Callaway was referring to a team meeting. In the past, he maintained such meetings were useless. But on this night — when the Mets got a fine pitching start from Zack Wheeler, who allowed two runs in six innings, and yet another home run from Brandon Nimmo, his fifth in his last 40 at-bats, only to see the bullpen blow its sixth game of the last eight — Callaway decided to suspend his own rule.
“So far, as a manager, Mickey hasn’t been a guy to get too riled up,” Jay Bruce said. “But tonight, he came in and talked to us. He talked with a purpose, for sure. And we definitely understand where he’s coming from.”
As if the gut-punch loss were not enough, the Mets also lost Bruce, who left the game in the fifth inning with lower back spasms.
Although both Callaway and Bruce were hopeful he would play on Saturday, it was just one more blow for a team already short on outfielders, with Yoenis Cespedes and Juan Lagares on the disabled list.
But what seemed to trouble Callaway the most was the poor fundamental play of his team and the growing unreliability of his bullpen. At least a half-dozen times in the postgame news conference, he used the phrase “not playing the game the right way,” and he was not at all reluctant to single out Conforto’s poor throw from center field in the seventh inning.
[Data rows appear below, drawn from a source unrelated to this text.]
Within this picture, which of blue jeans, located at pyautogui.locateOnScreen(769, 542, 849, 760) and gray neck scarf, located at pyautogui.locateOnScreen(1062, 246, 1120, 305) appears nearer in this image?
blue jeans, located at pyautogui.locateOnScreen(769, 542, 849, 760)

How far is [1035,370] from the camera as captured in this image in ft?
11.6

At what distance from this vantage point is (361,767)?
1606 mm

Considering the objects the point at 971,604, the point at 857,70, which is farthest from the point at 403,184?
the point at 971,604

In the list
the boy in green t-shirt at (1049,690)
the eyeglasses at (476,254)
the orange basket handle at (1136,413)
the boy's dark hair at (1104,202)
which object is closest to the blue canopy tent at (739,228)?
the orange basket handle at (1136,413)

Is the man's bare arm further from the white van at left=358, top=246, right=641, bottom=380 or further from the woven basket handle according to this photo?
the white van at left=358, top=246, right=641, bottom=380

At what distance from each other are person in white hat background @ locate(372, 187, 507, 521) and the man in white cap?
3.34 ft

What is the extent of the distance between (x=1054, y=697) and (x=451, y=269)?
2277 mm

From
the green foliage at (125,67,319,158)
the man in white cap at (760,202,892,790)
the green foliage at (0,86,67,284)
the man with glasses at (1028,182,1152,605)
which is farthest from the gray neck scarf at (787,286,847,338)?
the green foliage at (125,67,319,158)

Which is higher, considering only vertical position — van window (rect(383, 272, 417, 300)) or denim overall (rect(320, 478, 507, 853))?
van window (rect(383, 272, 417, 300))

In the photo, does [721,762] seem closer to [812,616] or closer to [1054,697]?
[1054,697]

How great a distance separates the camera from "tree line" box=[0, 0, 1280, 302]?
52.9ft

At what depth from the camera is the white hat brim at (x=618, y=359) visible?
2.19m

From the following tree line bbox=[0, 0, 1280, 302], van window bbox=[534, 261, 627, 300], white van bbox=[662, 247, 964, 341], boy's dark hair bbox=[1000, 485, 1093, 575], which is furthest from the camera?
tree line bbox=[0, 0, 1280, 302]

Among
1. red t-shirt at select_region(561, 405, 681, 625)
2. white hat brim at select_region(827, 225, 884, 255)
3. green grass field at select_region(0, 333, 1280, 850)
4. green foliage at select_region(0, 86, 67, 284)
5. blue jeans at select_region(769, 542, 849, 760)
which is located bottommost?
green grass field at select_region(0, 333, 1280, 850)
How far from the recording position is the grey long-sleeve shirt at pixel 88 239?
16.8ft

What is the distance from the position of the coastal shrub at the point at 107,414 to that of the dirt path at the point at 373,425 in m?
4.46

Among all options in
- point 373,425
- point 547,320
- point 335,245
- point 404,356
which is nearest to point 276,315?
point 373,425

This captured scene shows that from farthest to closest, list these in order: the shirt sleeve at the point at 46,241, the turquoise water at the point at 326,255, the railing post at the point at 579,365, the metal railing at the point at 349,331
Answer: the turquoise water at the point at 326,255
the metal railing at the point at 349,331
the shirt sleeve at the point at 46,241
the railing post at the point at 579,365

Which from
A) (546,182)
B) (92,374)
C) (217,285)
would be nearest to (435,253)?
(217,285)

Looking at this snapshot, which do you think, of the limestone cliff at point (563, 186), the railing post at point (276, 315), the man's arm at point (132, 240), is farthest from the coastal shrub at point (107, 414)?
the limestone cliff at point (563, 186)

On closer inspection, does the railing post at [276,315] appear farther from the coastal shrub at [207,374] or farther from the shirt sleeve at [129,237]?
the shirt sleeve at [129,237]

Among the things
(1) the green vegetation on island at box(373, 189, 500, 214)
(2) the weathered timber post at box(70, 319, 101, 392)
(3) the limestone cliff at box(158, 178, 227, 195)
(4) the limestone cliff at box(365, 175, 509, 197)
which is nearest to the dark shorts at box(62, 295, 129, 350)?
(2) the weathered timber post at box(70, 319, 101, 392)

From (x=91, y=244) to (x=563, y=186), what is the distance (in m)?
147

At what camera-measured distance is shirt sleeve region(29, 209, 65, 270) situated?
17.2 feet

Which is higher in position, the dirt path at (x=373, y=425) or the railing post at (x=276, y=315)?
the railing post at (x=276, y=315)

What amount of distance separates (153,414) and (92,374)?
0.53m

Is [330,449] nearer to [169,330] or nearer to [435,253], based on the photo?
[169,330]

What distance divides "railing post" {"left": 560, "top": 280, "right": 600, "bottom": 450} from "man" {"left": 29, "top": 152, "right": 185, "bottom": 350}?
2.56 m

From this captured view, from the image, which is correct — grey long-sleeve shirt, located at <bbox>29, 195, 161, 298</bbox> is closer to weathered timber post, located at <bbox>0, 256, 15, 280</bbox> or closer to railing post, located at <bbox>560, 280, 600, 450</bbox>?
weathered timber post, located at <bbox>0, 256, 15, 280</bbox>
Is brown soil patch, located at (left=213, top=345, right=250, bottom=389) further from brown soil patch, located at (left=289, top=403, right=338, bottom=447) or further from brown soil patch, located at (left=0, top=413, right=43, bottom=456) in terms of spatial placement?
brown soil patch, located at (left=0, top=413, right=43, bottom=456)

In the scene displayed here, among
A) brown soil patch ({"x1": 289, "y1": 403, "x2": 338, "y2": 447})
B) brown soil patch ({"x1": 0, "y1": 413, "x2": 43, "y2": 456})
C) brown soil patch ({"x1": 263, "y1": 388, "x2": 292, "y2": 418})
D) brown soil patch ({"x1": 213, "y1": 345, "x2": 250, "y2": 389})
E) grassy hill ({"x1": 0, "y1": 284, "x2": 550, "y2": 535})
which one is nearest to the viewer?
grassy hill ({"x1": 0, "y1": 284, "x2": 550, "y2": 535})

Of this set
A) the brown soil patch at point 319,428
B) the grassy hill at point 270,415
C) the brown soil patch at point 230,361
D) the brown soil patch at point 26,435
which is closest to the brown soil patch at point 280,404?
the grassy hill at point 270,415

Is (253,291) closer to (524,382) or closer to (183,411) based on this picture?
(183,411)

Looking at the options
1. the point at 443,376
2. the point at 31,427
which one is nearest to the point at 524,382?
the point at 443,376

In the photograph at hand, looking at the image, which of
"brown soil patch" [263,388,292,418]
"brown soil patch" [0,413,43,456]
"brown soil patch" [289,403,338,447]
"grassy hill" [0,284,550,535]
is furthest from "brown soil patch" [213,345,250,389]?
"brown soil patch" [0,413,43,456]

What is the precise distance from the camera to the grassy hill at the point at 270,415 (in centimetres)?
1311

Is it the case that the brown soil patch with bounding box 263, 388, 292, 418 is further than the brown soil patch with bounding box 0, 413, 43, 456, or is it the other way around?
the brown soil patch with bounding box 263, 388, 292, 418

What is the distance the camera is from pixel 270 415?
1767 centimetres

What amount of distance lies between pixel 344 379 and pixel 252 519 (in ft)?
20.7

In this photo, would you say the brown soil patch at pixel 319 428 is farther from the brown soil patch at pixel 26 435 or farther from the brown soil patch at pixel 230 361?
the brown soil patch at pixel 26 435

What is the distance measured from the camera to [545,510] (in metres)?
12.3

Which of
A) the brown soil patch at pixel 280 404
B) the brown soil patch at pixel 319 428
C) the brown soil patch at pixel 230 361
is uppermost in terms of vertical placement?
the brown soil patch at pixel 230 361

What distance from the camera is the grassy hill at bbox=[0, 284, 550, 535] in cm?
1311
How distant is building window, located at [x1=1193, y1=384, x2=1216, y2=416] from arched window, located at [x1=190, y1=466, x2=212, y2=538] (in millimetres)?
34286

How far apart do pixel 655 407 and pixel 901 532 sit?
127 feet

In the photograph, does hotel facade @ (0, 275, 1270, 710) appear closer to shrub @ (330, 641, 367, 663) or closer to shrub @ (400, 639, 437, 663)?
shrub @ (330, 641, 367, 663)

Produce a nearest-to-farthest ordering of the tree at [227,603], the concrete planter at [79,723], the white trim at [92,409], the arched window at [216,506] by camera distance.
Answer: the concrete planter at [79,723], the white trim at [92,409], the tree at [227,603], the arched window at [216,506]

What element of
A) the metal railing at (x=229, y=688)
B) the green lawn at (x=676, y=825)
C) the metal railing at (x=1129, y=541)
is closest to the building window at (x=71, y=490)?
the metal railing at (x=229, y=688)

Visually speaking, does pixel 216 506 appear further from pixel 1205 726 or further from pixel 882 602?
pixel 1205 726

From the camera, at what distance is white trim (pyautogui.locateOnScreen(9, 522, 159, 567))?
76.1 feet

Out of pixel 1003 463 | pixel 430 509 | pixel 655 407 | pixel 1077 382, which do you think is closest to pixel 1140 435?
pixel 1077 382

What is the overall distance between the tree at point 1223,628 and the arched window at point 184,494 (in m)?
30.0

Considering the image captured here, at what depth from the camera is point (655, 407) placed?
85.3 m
It occurred on a sacrifice fly to shallow center by Schwarber, who entered the game in a sixth-inning double switch. Conforto fired the ball well over the head of catcher Devin Mesoraco, allowing Tommy La Stella, who had preceded Schwarber with a pinch-hit single, to take second base.
La Stella scored easily on Ben Zobrist’s double to tie the game, and Zobrist scored two batters later on a Kris Bryant single that gave the Cubs a lead they never relinquished.
“We can’t miss cutoff men,” Callaway said, adding: “We could have kept the double play alive. Instead, we airmailed it to home, and that’s tough.”
Callaway was less critical of Paul Sewald, who became the latest Mets reliever to blow a game. Over their previous seven games, beginning with a 17-6 blowout loss to the Brewers in Milwaukee last Saturday, Mets relievers had allowed 33 of the 47 runs scored against the team, and a reliever had taken the loss in all five of the defeats.
“I think some of the guys are feeling that pressure,” Callaway said. “I’m sure when Paul Sewald came in he felt like, ‘I can’t blow it.’ That’s why it’s so important to play the game right.”
Sewald was charged with four runs in 1 2/3 innings. “It’s frustrating when you have to tell the starting pitcher ‘sorry’ over and over again,” he said.
Jeurys Familia allowed the Cubs’ final run in the ninth.
“It’s a tough loss because you’re in it, you feel really good about it, and all of a sudden you feel really bad. And it happens really fast,” Callaway said. “We’re in the games, it’s not like we’re getting our butts kicked every night. But the end result is a butt-kicking.”